[Page extract]:
───
In June, Calzada announced that investment would be much lower in the 2022–23 season and Munitis departed the club, with former FC Barcelona player Gabri named as his replacement. He was sacked on 19 December 2022 with the team in 18th place. Assistant coach Miki Lladó, who previously had been in charge of the club's youth teams, was named manager. He led the team to a 10th-place finish in 2022–23 Primera Federación earning 32 points in his 21 games in charge and was offered a new one-year contract in the summer. Talented young players such as Pau Víctor, Sergi Altimira and Álex Sala contributed to survival.

Before the beginning of the 2023-24 season, Chairman Esteve Calzada resigned and was replaced on 12 June 2023 by board member Pau Morilla-Giner. The new season started badly and Lladó was sacked on 10 October 2023 after collecting only seven points in the first seven league games of the 2023–24 season. He was replaced by his assistant Gerard Bofill, who could not achieve a single point in six games and was fired with the team in the bottom of the table. The team improved with the signing of manager Óscar Cano and sporting director Carlos Rosende, but was relegated to Segunda Federacion after failing to win the last game away against CD Lugo on 25 May 2024.

==== Rothstein takeover and back-to-back promotions ====

Some weeks before the end of the 2023-24 season, Chairman Morilla-Giner found a new ownership group led by venture capitalist Adam Rothstein. Despite the relegation, Rothstein stayed loyal to his word and the club was able to form a competitive team to try to go back to Primera Federación.
───
[Assignment 1]:
Answer these questions using the club history extract.
(a) Which former FC Barcelona player was named as Munitis's replacement?
(b) On what date did Pau Morilla-Giner replace Esteve Calzada as chairman?
(c) What profession does the extract give for Adam Rothstein?
[Assignment 2]:
Quote the club history extract word for word from "In June, Calzada" to "contributed to survival.".
[Assignment 3]:
List every full date, with day, month and year, that appears in the club history extract.
───
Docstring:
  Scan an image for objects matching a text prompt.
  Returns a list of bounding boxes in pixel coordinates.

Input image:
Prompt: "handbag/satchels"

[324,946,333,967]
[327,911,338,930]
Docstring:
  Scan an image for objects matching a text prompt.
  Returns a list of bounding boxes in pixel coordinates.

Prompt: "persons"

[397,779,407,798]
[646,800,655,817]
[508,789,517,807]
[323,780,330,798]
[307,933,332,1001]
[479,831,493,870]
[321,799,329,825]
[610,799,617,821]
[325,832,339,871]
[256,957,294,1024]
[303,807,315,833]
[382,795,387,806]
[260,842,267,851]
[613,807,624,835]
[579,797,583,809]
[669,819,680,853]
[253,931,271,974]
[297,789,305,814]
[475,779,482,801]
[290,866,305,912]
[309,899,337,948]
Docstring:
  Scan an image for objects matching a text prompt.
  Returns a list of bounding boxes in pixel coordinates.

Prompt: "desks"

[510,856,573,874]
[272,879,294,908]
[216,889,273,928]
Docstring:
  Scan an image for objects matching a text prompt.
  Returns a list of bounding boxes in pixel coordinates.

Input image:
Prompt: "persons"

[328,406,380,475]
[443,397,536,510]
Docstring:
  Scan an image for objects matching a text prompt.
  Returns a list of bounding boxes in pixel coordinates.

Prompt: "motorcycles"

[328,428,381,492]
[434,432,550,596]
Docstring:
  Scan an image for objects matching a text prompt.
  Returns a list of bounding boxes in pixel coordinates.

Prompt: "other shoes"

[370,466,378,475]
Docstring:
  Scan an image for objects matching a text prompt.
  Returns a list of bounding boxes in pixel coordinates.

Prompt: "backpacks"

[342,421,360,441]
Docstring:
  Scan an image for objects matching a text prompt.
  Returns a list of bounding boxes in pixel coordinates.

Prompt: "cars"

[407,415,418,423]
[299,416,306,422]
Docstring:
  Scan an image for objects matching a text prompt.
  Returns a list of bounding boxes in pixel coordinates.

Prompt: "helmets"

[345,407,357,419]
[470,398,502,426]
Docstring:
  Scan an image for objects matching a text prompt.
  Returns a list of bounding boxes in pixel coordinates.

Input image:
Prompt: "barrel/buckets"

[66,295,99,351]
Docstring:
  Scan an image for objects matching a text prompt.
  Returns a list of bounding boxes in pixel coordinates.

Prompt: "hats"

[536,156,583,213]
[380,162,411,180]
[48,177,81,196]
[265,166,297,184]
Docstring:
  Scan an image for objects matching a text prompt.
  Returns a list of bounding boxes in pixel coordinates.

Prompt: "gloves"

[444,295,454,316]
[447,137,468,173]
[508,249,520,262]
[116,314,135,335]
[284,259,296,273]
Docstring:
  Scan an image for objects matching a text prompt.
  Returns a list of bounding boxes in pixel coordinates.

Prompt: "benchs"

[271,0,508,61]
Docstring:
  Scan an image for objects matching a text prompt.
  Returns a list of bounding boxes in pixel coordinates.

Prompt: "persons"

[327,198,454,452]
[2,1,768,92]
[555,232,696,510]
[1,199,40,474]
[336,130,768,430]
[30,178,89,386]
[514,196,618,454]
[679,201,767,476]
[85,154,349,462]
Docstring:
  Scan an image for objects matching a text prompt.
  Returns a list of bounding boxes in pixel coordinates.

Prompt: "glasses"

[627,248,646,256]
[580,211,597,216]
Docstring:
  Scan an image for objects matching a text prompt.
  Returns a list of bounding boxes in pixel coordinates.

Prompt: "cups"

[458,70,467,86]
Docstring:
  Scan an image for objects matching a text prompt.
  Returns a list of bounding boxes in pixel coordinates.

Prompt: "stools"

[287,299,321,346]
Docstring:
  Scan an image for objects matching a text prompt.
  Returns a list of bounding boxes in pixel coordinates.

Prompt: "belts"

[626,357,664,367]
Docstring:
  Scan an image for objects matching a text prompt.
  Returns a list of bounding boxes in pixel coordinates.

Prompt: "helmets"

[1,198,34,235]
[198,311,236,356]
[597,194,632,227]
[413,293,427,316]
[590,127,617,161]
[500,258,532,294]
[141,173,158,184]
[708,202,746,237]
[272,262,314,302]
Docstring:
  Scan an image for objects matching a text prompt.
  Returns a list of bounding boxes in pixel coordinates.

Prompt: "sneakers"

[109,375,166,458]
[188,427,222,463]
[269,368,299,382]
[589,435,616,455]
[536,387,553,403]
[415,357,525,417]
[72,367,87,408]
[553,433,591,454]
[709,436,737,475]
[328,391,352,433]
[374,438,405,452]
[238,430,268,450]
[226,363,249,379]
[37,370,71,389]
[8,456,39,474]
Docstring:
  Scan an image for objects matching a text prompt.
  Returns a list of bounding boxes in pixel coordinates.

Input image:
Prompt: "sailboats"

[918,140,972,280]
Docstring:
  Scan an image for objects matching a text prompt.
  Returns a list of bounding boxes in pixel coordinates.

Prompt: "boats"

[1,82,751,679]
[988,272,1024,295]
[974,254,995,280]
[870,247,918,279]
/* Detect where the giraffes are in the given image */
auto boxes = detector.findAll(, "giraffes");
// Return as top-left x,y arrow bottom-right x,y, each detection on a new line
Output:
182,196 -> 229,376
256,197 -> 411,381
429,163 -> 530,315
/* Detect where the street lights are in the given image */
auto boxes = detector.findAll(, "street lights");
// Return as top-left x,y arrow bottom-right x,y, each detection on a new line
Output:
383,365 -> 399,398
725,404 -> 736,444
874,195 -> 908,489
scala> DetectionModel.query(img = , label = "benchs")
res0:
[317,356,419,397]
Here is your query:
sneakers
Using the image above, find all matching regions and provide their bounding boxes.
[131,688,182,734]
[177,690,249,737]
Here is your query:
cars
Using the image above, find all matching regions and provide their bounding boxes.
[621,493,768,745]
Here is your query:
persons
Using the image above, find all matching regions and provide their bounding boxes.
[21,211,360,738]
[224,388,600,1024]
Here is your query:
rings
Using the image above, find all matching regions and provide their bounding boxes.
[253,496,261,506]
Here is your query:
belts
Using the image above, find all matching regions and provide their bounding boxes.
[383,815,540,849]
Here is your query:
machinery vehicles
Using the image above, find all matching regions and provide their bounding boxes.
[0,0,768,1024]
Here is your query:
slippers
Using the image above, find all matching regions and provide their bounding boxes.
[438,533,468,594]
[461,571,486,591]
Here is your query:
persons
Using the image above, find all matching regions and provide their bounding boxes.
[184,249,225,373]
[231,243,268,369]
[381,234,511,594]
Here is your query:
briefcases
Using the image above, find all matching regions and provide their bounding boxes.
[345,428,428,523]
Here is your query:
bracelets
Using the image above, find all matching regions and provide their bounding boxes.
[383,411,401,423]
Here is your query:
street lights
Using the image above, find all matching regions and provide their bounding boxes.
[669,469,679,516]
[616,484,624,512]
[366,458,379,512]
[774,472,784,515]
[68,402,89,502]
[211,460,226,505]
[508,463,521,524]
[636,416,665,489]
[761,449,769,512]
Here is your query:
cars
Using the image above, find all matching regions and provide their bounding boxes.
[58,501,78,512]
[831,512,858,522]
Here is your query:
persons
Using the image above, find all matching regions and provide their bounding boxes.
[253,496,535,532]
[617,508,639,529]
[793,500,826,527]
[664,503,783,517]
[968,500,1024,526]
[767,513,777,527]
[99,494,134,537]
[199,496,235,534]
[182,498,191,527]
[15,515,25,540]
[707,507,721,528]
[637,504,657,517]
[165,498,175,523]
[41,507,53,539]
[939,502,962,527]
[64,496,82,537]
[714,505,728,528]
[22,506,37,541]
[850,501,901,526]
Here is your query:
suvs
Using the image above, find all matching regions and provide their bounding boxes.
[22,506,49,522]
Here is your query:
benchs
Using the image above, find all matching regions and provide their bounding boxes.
───
[Exercise answer 1]:
(a) Gabri
(b) 12 June 2023
(c) Venture capitalist

[Exercise answer 2]:
In June, Calzada announced that investment would be much lower in the 2022–23 season and Munitis departed the club, with former FC Barcelona player Gabri named as his replacement. He was sacked on 19 December 2022 with the team in 18th place. Assistant coach Miki Lladó, who previously had been in charge of the club's youth teams, was named manager. He led the team to a 10th-place finish in 2022–23 Primera Federación earning 32 points in his 21 games in charge and was offered a new one-year contract in the summer. Talented young players such as Pau Víctor, Sergi Altimira and Álex Sala contributed to survival.

[Exercise answer 3]:
19 December 2022
12 June 2023
10 October 2023
25 May 2024